Today I have for you some short-ish reviews of the most recent book I’ve read in several different series:

Title: Heroes (Fry’s Greek Myths series – Book 2 of 3)
Author: Stephen Fry
Genre: Mythology Retelling
Pages: 352
Rating: 4.5 of 5

This was every bit as good as the first book in the series! This time he focuses more on the human heroes like Heracles, Theseus, and Jason (though the capricious meddlesome gods are still very much in evidence, of course). I would again recommend the audiobook as you get not only Fry’s witty phrasing, but his humorous intonation. As with the first book, Fry keeps the personal interpretation and commentary to a minimum (though I would say Prometheus is his favorite character with repeated emphasis on humans “outgrowing” or superseding the gods). The story stops short of the Trojan War, and I am looking forward to listening to the third (and final?) book in the series that covers those events.

The Talented Mr. Ripley by [Patricia Highsmith]

Titles: The Talented Mr. Ripley and Ripley Under Ground (Ripley series – Books 1 & 2 of 5)
Author: Patricia Highsmith
Genre: Crime Novels
Pages: 288 each
Rating: 3.5 of 5 & 2 of 5

I’m not sure quite what to make of these books. They follow the escapades of our sociopathic protagonist as he pursues the good life through fraud, manipulation, and occasionally murder (but only if it’s absolutely necessary). Pursues might actually be a bit strong of a word because he kind of drifts along taking advantage of opportunities as they happen. The first book was interesting as a character study of a horrible person, but the second one felt like a tired attempt to cash in on past success and had a completely implausible non-ending that seemed like the setup for a sequel. I’ll probably try at least one more book in the series out of morbid curiosity, but I don’t have high expectations.

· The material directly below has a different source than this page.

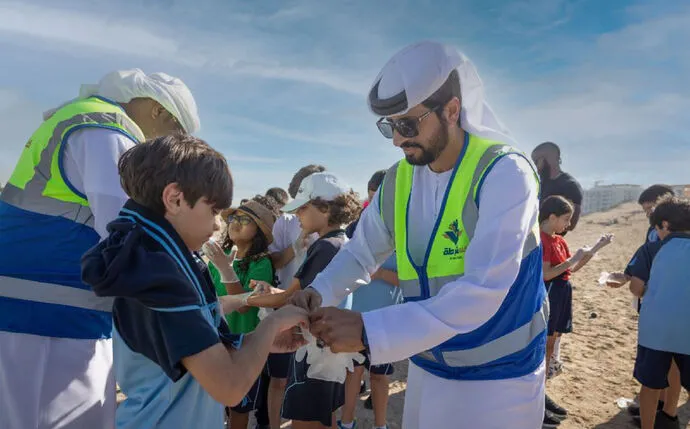 Abu Dhabi Police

Artificial Condition: The Murderbot Diaries by [Martha Wells]

Title: Artificial Condition (Murderbot Diaries book 2 of 6?)
Author: Martha Wells
Genre: Sci-Fi
Pages: 160
Rating: 5 of 5

This series continues to impress and entertain. This novella picks up almost immediately after the first one. Murderbot (a more-or-less-illegally unfettered AI security cyborg) takes its first independent contract while trying to understand its past, pass for an augmented human, navigate awkward interactions with actual humans, and watch some of its vast store of downloaded entertainment programs. A shipbound AI (ART) provides a lot of help (and entertainment value) throughout the book, and hopefully will put in encore appearances later in the series. I’m definitely looking forward to continuing this series.